— begin —
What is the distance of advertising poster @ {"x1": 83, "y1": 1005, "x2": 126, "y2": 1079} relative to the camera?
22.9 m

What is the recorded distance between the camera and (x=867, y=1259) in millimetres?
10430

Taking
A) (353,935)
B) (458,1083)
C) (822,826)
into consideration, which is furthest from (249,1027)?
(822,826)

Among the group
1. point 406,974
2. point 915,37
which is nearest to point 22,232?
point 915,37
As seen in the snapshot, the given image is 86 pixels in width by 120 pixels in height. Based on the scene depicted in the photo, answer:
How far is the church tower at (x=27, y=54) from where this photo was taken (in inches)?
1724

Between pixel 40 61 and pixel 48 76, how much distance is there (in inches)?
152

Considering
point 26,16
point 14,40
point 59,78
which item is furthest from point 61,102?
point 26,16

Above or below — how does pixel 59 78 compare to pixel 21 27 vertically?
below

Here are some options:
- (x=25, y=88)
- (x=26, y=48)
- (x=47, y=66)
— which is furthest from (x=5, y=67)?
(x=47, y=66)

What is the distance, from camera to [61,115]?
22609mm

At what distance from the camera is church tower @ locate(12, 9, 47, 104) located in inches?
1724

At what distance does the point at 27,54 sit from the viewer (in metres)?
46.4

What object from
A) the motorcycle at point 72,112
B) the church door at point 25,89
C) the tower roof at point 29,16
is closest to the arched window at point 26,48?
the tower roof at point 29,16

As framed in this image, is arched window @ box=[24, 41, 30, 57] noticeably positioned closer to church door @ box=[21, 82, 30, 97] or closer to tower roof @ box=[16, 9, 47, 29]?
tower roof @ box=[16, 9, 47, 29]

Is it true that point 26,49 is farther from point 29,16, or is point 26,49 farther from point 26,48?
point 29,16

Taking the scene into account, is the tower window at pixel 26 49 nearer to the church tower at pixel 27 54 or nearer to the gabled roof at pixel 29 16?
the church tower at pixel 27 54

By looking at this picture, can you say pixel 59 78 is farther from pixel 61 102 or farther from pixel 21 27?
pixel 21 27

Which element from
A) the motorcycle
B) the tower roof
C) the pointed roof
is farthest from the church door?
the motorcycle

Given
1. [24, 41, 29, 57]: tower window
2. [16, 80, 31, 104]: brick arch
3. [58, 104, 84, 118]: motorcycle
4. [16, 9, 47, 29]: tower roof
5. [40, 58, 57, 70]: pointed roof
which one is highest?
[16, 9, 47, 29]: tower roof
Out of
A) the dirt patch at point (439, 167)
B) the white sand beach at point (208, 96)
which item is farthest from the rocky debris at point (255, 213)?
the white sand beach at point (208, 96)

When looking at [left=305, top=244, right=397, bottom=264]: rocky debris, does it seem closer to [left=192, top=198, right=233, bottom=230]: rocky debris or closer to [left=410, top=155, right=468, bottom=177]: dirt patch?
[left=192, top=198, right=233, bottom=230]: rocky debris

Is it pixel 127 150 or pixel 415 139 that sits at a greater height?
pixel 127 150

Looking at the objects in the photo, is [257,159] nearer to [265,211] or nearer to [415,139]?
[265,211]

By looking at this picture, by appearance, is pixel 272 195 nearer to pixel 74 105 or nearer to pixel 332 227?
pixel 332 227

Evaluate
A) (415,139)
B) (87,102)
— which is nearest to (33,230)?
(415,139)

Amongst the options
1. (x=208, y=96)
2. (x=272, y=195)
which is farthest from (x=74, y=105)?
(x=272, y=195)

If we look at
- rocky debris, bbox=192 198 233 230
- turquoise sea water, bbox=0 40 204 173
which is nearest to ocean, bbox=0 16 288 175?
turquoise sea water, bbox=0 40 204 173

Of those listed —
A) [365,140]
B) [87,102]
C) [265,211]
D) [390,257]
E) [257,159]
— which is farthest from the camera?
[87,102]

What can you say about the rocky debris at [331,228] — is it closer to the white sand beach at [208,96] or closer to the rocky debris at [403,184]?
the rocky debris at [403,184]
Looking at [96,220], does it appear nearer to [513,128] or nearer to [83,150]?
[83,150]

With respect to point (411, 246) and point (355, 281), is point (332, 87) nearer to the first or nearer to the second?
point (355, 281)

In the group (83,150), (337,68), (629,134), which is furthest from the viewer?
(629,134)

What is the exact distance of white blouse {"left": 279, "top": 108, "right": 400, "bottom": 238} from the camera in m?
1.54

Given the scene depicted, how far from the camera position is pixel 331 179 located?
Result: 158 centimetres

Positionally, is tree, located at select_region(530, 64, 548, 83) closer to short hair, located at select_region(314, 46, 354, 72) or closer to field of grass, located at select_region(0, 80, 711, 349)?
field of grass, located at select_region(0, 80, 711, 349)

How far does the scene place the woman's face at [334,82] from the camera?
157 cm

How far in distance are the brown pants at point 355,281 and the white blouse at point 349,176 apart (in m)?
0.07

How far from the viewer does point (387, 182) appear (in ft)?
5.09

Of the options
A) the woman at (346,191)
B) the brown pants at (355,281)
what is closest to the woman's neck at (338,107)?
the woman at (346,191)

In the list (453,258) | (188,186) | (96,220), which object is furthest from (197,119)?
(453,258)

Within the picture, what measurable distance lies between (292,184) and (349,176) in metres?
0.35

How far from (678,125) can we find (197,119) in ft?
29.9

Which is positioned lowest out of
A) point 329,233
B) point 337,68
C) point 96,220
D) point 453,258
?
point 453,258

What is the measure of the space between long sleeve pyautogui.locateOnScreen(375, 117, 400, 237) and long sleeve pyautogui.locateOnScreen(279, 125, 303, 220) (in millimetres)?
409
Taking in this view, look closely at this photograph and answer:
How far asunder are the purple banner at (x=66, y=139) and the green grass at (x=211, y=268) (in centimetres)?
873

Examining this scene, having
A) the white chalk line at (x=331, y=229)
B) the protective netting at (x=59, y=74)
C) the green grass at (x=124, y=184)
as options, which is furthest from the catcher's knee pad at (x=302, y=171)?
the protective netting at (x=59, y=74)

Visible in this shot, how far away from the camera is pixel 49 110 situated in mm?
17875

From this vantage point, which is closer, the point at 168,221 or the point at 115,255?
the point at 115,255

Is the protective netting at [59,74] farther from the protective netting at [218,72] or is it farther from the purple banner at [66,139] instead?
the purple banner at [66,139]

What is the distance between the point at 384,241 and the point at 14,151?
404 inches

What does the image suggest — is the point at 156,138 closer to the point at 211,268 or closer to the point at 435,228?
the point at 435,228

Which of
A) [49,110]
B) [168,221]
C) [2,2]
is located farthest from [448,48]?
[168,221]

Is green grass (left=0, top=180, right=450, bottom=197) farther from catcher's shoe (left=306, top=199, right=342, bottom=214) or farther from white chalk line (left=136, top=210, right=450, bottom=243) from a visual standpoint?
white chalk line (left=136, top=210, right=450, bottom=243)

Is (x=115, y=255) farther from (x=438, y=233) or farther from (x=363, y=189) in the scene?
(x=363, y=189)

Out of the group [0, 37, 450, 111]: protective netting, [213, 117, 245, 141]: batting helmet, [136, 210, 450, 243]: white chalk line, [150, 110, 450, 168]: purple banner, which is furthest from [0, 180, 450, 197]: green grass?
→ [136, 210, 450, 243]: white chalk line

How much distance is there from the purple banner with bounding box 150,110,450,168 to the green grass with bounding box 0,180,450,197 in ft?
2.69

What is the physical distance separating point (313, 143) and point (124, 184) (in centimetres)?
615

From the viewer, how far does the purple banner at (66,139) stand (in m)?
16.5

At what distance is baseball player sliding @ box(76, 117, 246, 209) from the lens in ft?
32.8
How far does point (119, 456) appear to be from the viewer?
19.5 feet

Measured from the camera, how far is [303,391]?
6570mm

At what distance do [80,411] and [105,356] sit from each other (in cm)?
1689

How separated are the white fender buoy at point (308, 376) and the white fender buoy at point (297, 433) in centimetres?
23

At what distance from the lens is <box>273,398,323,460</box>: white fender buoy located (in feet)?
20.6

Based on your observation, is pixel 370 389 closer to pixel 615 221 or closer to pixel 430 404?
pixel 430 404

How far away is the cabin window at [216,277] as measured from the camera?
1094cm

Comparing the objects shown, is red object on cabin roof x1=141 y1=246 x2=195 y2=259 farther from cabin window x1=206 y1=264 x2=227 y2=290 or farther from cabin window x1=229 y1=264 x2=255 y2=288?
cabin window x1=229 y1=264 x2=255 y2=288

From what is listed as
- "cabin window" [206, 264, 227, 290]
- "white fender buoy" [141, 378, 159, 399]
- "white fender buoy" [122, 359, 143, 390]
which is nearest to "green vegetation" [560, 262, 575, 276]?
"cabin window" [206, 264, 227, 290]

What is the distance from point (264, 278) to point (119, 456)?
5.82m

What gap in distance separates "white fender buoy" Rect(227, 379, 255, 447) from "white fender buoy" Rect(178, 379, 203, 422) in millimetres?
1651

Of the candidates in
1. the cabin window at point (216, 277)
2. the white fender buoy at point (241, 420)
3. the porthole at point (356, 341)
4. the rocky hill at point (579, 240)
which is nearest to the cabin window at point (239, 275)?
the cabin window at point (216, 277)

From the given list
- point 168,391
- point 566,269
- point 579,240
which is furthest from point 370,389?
— end —
### WHAT TO PRODUCE
Repeat exactly, and only, the lines from the line containing "Based on your" through the last line of the records above, both included.

### RESPONSE TO THIS EXERCISE
Based on your observation, is pixel 370 389 closer to pixel 615 221 or closer to pixel 430 404?
pixel 430 404

How far away is the cabin window at [216,277] as measured from the camera?
1094cm

Comparing the objects shown, is red object on cabin roof x1=141 y1=246 x2=195 y2=259 farther from cabin window x1=206 y1=264 x2=227 y2=290 or farther from cabin window x1=229 y1=264 x2=255 y2=288?
cabin window x1=229 y1=264 x2=255 y2=288

From what is listed as
- "cabin window" [206, 264, 227, 290]
- "white fender buoy" [141, 378, 159, 399]
- "white fender buoy" [122, 359, 143, 390]
which is nearest to "green vegetation" [560, 262, 575, 276]?
"cabin window" [206, 264, 227, 290]

What is the distance from point (264, 278) to point (119, 456)?
5.82m

What gap in distance separates "white fender buoy" Rect(227, 379, 255, 447) from "white fender buoy" Rect(178, 379, 203, 422) in millimetres?
1651

Of the candidates in
1. the cabin window at point (216, 277)
2. the white fender buoy at point (241, 420)
3. the porthole at point (356, 341)
4. the rocky hill at point (579, 240)
which is nearest to the cabin window at point (239, 275)?
the cabin window at point (216, 277)

From the given list
- point 168,391
- point 566,269
- point 579,240
which is furthest from point 370,389?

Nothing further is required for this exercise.